O caso teve origem em uma ação civil pública, ajuizada pelo Ministério Público do Rio, para exigir a regularização da edificação. De acordo com a denúncia, o castelo foi construído sem aprovação do projeto e em desacordo com as normas urbanísticas e de zoneamento do município.

A reportagem da TMC teve acesso ao documento em que o proprietário, Jonathan de Oliveira Ribeiro, confronta a decisão que determina a interdição imediata e a lacração 

da edificação. Segundo ele, não há qualquer laudo técnico que comprove risco de colapso estrutural ou elementos que confirmem a insegurança do templo.  

Jonathan alega que a área é de posse irregular, onde nenhuma construção tem alvará ou projeto aprovado. Por isso, a interdição da Igreja Luciferiana é uma medida desproporcional, já que outras edificações religiosas próximas se encontram em situação idêntica. Para ele, trata-se de uma violação aos princípios da isonomia e da liberdade religiosa. 

Em contrapartida, o relator do caso, o desembargador Paulo Assed Estefan, explicou que, apesar dos autos não terem laudo de engenharia que indiquem um risco iminente de desabamento, a construção foi realizada sem aprovação de projeto, sem alvará e sem qualquer controle técnico. De acordo com Estefan, diante da incerteza, deve prevalecer o princípio da precaução.

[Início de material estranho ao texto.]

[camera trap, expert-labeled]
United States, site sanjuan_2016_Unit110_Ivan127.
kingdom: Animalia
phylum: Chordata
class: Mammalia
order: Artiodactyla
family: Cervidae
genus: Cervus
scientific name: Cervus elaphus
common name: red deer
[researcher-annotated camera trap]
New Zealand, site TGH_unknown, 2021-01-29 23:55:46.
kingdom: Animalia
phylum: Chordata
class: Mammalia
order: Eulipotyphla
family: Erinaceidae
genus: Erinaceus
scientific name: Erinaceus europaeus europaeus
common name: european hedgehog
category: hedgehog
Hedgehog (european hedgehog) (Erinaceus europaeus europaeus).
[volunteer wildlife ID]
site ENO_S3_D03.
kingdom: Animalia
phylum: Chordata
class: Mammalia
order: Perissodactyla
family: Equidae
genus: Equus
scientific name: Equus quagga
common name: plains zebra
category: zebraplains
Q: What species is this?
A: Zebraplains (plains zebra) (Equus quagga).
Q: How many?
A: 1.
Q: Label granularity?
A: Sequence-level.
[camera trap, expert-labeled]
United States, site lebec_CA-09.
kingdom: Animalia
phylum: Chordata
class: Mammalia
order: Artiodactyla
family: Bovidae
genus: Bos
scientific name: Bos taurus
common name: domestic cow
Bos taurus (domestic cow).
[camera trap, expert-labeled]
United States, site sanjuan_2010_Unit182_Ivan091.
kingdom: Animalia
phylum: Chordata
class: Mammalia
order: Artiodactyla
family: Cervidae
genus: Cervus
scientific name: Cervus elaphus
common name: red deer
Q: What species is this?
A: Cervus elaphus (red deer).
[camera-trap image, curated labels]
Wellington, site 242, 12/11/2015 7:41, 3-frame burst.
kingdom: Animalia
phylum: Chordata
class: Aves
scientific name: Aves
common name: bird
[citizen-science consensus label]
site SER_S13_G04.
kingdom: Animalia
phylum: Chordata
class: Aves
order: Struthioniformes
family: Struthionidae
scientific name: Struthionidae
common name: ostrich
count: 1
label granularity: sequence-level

O desembargador afirmou que a interdição da igreja não foi determinada devido à atividade religiosa exercida no local, mas exclusivamente à ausência de observância das normas urbanísticas e de segurança pública.

Segundo Flavia Bahia, especialista em Direito Constitucional e professora da FGV Direito Rio, a Justiça se respalda na decisão de interditar o local por qualquer irregularidade técnica apresentada. 

“O Estado, que precisa cumprir a lei sobre o alvará, sobre realmente as questões técnicas envolvendo a obra, e do outro lado, a gente tem a liberdade, independentemente de ser uma liberdade religiosa são liberdades consagradas pela Constituição. Nesse aspecto de ponderação, se de fato não houve o cumprimento de regras técnicas para a instalação da obra, o Estado está correto”, explica

Já de acordo com o pesquisador do Laboratório de Estudos Socioantropológicos em Política, Arte e Religião da UFF, Maxwell Teixeira, o limite da intolerância religiosa não está nos autos da Justiça. De acordo com o mestrando a fiscalização do templo Luciferiano e a repercussão do caso podem ser vistos pelo ponto de vista cultural. 

“Pensando nesse cristianismo histórico que não define Lucifer como neutro, uma igreja luciferiana, ela não é apenas mais uma igreja minoritária. Mas isso a torna discursivamente o outro mais radical possível dentro desse imaginário religioso brasileiro. E por isso ativa uma reação simbólica um tanto mais intensa do que qualquer outra irregularidade urbanística”, conta.

A reportagem da TMC questionou a Prefeitura de Itatiaia sobre o caso, que não se manifestou.